After the Transition phase, an important process called Detachment with Love takes place. The main premise of Detachment with Love is taking care of oneself instead of others, such as the addict. For family members and other loved ones it is important to remember the 3 C's: You didn't cause the addiction, you can't control the addiction, and you can't cure the addiction. Following this mentality, family members and other loved ones can identify and assert their needs, which includes setting consequences if those needs are not respected. In this stage, individuals give up words and phrases such as "why", "what if," "should," "have to," "yes but," "try," and "can't." An important aspect of Detaching with Love is acceptance of the past. This does not mean approval; acceptance is an active form of recognition that makes room for change in the present and future. Detachment with Love is not anger, resentment, judgment, or "cutting off"; it is setting appropriate boundaries with compassion for oneself and the addict.

The next stage is Early Recovery, which continues the family members' or other loved ones' development of boundaries and self-care, but also focuses on the relationship with the addict. At this point, it is important to maintain contact with a 12-Step Program, such as Alcoholics Anonymous.

Early Recovery then segues into the Ongoing Recovery stage, which includes maintenance of the gains that have already been made while increasing focus on the relationship and/or family; as well as getting involved with new or previously established interests.

——————

Quote the passage on family recovery stages from "The next stage" to "as Alcoholics Anonymous.". The records have no role in this work.

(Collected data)
——————

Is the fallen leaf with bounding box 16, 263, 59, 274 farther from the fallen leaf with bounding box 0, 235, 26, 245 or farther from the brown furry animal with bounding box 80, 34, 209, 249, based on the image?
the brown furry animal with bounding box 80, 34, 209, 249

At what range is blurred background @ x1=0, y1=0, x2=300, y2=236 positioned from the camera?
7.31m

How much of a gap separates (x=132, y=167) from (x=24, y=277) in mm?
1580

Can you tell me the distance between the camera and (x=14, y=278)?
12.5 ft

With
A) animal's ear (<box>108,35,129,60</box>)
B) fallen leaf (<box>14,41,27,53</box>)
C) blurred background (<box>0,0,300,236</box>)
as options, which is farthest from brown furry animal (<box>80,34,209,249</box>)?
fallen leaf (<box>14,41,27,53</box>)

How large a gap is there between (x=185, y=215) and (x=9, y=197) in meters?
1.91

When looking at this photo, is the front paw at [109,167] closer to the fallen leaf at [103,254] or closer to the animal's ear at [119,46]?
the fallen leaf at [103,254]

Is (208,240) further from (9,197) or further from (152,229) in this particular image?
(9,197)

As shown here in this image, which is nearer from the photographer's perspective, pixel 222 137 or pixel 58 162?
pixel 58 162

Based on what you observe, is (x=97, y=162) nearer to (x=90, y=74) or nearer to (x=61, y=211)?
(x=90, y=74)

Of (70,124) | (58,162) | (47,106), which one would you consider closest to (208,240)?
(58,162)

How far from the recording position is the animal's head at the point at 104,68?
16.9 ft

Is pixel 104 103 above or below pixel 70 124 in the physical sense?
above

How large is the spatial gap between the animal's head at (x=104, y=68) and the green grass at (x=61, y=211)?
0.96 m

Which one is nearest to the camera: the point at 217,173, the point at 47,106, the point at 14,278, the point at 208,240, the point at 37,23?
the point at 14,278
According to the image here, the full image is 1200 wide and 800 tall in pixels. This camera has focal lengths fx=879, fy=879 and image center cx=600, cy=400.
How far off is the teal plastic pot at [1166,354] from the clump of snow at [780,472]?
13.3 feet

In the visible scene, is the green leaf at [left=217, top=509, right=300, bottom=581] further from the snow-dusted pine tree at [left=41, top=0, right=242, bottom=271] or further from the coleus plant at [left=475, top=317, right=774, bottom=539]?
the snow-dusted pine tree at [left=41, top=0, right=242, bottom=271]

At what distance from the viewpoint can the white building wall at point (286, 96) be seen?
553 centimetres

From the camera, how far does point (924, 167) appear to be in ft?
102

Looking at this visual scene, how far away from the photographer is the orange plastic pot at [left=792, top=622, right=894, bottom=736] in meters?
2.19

——————

*RESPONSE TO THIS EXERCISE*.
The next stage is Early Recovery, which continues the family members' or other loved ones' development of boundaries and self-care, but also focuses on the relationship with the addict. At this point, it is important to maintain contact with a 12-Step Program, such as Alcoholics Anonymous.